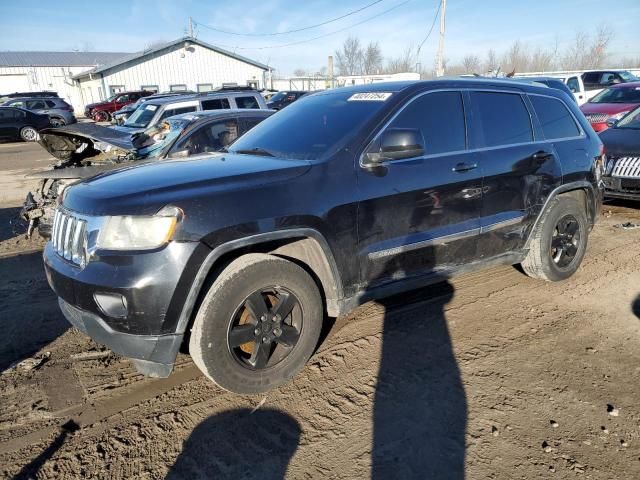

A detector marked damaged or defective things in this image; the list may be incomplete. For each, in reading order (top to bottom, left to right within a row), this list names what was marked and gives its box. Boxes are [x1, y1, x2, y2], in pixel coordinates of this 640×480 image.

damaged car [21, 108, 272, 236]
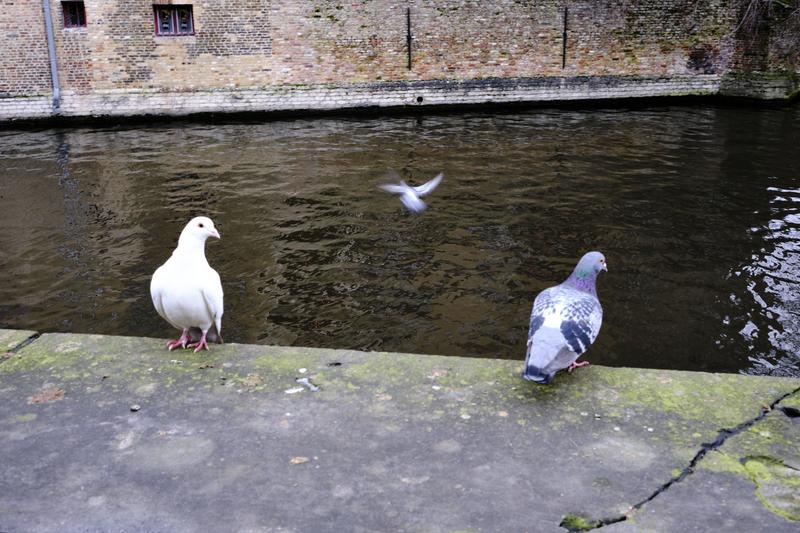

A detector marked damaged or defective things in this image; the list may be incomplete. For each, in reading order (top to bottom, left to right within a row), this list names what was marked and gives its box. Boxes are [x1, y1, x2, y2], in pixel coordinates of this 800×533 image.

cracked pavement [1, 330, 800, 528]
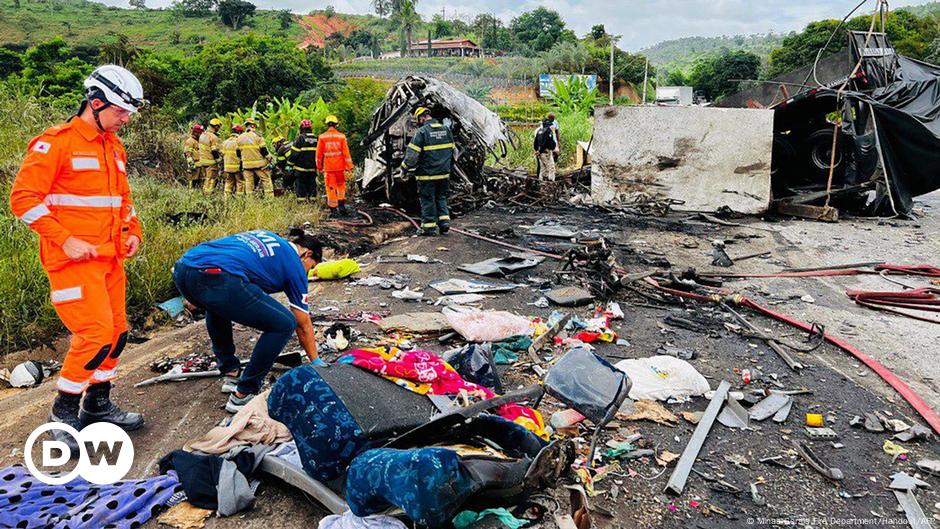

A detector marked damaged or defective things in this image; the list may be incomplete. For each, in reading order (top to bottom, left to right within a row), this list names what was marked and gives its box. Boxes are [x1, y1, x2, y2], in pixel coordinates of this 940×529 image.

overturned truck [358, 76, 516, 210]
burned vehicle wreckage [358, 75, 516, 211]
destroyed bus [720, 30, 940, 217]
burned vehicle wreckage [724, 30, 940, 217]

• _TASK TO COMPLETE_
All of the data above should be quoted exactly, except for the pictures.

• _OUTPUT OF THE EXERCISE_
A detector marked damaged or defective things in this image; the list may be incomplete. For each, in reading order (top to bottom, left to right within a row), this list names what was marked and gives its box. Boxes are [x1, y1, x2, y2], in pixel coordinates of this 640×480 image.

damaged car [21, 108, 272, 236]

A detector marked damaged or defective things in this image; the list may be incomplete. For each, in reading order (top to bottom, left to right within a row), this list names what was marked and gives its box. Boxes are [x1, y1, x2, y2], in pixel coordinates of this 800×533 image.

cracked pavement [1, 330, 800, 528]

A detector marked damaged or defective things in this image; the list may be incomplete. For each, in reading order (top to bottom, left to right within a row), this list names what was marked and gives its box. Boxes are [x1, y1, x2, y2], in pixel coordinates of this 940×529 image.

overturned truck [358, 76, 516, 210]
burned vehicle wreckage [358, 75, 516, 211]
destroyed bus [720, 30, 940, 217]
burned vehicle wreckage [724, 30, 940, 217]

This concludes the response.